Both roosters and hens contribute to egg color. The basics are white or blue shell. Then How much brown goes over the base color. Your SLW will contribute some brown. His base color would be white. It looks like chicks from his coop will lay brown eggs. The EE would most likely have a blue base. He may have a little brown making a green appearance. Most of the eggs from his chicks will be greenish. The darker the brown of the hatch egg the darker green the chick will lay.
 
Both roosters and hens contribute to egg color. The basics are white or blue shell. Then How much brown goes over the base color. Your SLW will contribute some brown. His base color would be white. It looks like chicks from his coop will lay brown eggs. The EE would most likely have a blue base. He may have a little brown making a green appearance.
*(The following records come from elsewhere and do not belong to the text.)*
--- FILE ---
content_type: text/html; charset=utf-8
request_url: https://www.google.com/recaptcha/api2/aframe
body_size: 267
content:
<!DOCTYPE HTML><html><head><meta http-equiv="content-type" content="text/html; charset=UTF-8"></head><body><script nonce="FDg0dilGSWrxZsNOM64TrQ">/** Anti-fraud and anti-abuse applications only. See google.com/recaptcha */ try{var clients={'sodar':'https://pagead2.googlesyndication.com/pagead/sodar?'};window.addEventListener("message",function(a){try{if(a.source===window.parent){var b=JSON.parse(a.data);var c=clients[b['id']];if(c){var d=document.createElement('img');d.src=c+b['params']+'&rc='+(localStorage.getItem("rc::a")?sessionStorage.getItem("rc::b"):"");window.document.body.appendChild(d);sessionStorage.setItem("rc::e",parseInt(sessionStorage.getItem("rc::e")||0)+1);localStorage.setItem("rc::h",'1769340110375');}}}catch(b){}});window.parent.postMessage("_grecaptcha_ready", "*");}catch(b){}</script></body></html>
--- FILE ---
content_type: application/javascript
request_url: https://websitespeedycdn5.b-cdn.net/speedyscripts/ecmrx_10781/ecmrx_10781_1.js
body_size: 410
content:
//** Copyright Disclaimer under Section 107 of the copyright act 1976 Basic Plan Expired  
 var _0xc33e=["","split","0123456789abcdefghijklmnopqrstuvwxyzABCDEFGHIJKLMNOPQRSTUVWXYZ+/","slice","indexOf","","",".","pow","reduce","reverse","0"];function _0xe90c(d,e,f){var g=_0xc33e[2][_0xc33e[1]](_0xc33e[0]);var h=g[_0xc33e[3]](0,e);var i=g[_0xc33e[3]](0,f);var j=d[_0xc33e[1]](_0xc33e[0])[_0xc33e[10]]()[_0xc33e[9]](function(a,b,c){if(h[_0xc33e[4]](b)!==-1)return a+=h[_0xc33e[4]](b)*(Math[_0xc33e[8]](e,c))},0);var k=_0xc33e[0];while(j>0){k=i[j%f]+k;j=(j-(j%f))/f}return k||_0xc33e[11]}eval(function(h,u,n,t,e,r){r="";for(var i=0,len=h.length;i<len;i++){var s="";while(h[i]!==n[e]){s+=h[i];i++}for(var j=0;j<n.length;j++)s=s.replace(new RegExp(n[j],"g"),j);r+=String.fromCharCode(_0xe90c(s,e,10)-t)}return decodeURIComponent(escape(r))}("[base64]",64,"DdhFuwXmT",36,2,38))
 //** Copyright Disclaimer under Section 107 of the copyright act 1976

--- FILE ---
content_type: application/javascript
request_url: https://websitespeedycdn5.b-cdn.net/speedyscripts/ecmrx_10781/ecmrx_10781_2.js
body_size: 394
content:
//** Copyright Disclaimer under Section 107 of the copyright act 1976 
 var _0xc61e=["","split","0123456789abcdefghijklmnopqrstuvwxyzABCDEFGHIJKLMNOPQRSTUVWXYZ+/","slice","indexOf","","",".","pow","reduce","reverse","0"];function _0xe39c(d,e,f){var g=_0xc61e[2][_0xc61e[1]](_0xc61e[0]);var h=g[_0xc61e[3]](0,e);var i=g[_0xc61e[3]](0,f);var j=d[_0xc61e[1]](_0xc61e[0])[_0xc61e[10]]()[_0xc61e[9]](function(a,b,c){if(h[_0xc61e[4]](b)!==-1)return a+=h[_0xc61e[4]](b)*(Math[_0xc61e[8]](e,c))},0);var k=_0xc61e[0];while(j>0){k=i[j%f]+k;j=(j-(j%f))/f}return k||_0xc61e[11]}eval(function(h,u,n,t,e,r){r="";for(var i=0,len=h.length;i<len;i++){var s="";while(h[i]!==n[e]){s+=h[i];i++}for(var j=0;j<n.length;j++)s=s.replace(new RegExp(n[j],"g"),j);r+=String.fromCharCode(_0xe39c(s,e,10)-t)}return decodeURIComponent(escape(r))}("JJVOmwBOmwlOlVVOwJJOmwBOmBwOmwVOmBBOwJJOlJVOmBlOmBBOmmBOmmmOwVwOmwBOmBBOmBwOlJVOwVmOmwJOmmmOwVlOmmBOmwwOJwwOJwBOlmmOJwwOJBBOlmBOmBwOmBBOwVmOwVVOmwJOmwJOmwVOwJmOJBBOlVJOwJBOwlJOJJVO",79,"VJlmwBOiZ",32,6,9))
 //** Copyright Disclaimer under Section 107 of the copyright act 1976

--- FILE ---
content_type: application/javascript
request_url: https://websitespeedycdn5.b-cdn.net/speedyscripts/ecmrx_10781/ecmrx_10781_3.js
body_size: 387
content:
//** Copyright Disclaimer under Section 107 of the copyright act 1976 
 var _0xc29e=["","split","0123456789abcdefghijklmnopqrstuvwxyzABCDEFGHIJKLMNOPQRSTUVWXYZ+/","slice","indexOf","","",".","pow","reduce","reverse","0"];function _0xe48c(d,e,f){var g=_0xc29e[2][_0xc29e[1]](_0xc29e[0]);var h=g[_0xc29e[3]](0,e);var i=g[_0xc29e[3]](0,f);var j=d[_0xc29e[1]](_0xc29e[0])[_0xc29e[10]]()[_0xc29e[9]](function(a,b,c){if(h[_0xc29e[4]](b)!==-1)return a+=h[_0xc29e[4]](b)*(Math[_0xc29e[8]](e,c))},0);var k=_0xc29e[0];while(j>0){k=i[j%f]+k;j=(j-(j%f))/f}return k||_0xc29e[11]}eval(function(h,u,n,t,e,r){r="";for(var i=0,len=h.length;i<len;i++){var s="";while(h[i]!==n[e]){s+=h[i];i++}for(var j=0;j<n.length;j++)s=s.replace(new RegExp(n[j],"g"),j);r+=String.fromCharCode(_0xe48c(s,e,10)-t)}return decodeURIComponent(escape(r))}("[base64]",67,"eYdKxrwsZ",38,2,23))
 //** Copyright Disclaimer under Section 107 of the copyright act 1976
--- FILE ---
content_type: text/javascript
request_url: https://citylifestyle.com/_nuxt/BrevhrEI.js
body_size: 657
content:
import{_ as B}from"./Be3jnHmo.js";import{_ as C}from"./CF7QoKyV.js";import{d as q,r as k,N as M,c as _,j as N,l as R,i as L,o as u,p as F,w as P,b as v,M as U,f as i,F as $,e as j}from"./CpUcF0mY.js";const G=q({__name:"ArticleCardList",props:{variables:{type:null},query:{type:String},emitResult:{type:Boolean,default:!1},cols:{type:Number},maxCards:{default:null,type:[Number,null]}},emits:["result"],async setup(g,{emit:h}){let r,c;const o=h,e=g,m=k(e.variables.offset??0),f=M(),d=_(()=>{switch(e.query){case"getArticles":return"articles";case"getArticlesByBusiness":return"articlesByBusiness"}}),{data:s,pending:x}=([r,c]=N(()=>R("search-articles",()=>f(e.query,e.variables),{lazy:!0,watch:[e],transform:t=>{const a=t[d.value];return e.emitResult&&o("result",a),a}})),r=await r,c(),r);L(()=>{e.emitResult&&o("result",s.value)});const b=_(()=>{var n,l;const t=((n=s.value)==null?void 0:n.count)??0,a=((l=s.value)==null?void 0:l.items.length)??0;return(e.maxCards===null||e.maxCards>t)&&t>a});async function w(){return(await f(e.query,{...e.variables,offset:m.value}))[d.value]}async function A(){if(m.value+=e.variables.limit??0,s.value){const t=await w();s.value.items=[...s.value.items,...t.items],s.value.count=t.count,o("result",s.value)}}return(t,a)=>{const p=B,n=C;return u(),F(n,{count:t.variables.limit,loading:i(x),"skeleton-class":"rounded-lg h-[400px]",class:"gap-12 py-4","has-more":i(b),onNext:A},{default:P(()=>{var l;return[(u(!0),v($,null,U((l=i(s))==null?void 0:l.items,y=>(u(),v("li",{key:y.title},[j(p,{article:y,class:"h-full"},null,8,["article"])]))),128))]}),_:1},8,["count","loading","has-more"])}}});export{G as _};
Most of the eggs from his chicks will be greenish. The darker the brown of the hatch egg the darker green the chick will lay.
This is so interesting! Thank you for taking the time to respond. So how does color (blue, pink, green) in general end up coming from any bird?
 
Like is it possible to cross a white egg layer with a brown egg layer and end up with colored eggs? If the color is in the white, how did colored eggs come about?
I’m still not entirely sure what you mean, but from what I understand, brown x white can result in varying shades of brown, including a pinkish, tan, and off-white color. You can’t get blue or green from brown x white.
 
I’m still not entirely sure what you mean, but from what I understand, brown x white can result in varying shades of brown, including a pinkish, tan, and off-white color. You can’t get blue or green from brown x white.
Thank you. I was just trying to determine where the colors blue, pink, green came from? They had to start somewhere...so was curious where.
 
Thank you. I was just trying to determine where the colors blue, pink, green came from? They had to start somewhere...so was curious where.
As far as I’m aware, it was originally caused by a mutation, which was caused by a retrovirus(?)
That mutation won’t pop up randomly in your chickens. You’d have to breed in a bird with the blue egg shell gene- so, any bird that lays blue or green eggs.